Лузиньян не "жирел" - это было неправильное определение. Он "врастал" в свою новую землю, и все меньше нитей связывало его с прежней родиной. Когда родилась первая дочь, Мария, оборвалась последняя из них - глядя на крохотную малышку с красным, обиженным личиком, подслеповатыми мутными глазами и лягушачьими растопыренными ручками, Ги вдруг понял, что никогда не переплывет море в обратном направлении, никогда не вернется в Лузиньян.

Он наклонился и поцеловал девочку, а Сибилла, державшая ребенка на коленях, склонила лицо к золотому затылку Ги и прижалась к нему.

- Мы зачали это дитя во время Великого Поста, - прошептала она.

- Богу известно, почему мы это сделали, - шепнул он в ответ.

Мария, дитя греха и человеческого расчета, была болезненной и крикливой, но умирать не спешила. Перед тем, как ее окрестить, Сибилла решила познакомить с новой сестрой старшего сына, наследника.

Четырехлетнего мальчика, по приказу матери, отвлекли от деревянных мечей, глиняных тележек и красивых тряпичных кукол, умыли ему лицо и отвели в женские покои. Мать не видела его несколько месяцев и снова не узнала: маленький незнакомец глядел на нее отчужденно и хмуро, требуя объяснений - чего ради его сюда притащили.
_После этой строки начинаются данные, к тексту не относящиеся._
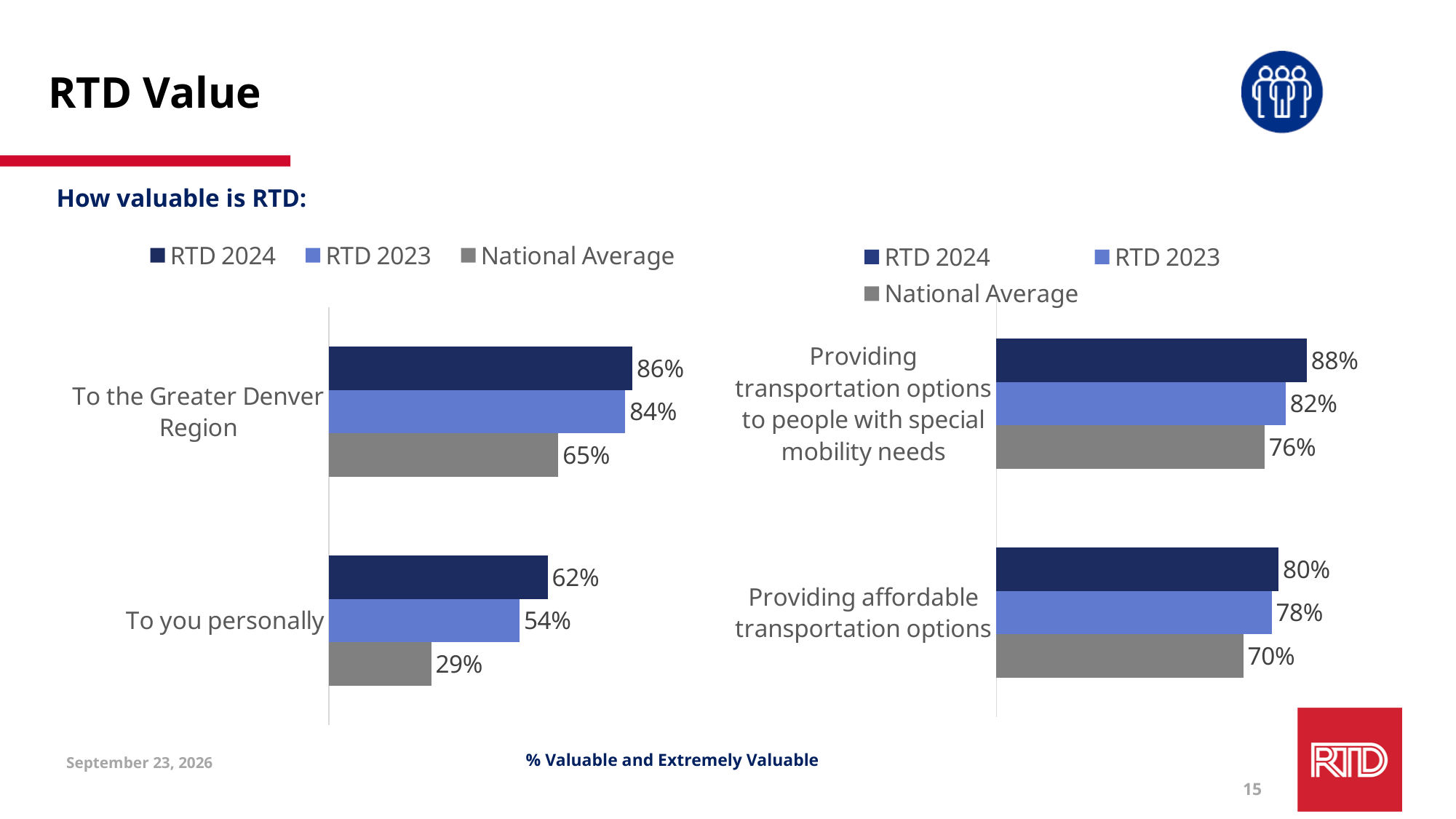
What type of chart is the left chart? Bar chart In the left chart, what is the difference between the RTD 2024 and RTD 2023 values for 'To you personally'? 8% In the right chart, which category has the highest RTD 2024 value? Providing transportation options to people with special mobility needs In the left chart, what is the RTD 2024 value for 'To the Greater Denver Region'? 86% In the right chart, what is the RTD 2023 value for 'Providing transportation options to people with special mobility needs'? 82% In the left chart, which is larger for 'To the Greater Denver Region': the RTD 2023 value or the National Average value? RTD 2023 How many categories are shown in the left chart? 2 How many series does the legend of the right chart list? 3 In the right chart, what is the National Average value for 'Providing affordable transportation options'? 70% In the left chart, which series has the lowest value for 'To you personally'? National Average In the right chart, what is the difference between the RTD 2024 and National Average values for 'Providing transportation options to people with special mobility needs'? 12% In the left chart, what is the National Average value for 'To you personally'? 29%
Сибилла протянула ему руку. Как его и учили, мальчик поцеловал руку матери. Затем она показала ему ребенка:

- Это ваша сестра.

Он посмотрел на Марию, затем перевел взгляд обратно на мать.

- Вы теперь - ее мать? Вы больше не моя?

Она едва не вскрикнула.

- Как вы можете такое говорить! Я останусь вашей матерью, сколько бы еще детей мне ни довелось произвести на свет!

- Я у вас первый? - уточнил он, подумав. - Так все говорят. А епископ говорит: если мать забудет сына, то Бог его не забудет. Если вы меня и оставите, у меня всегда будет Бог.

У нее тряслись губы. А мальчик смотрел на женщину холодно и отчужденно, издалека. Потом спросил негромко:

- Я могу уйти?

Сибилла не ответила - спрятав лицо среди складок детского одеяльца, она плакала и не видела, как ушел ее сын.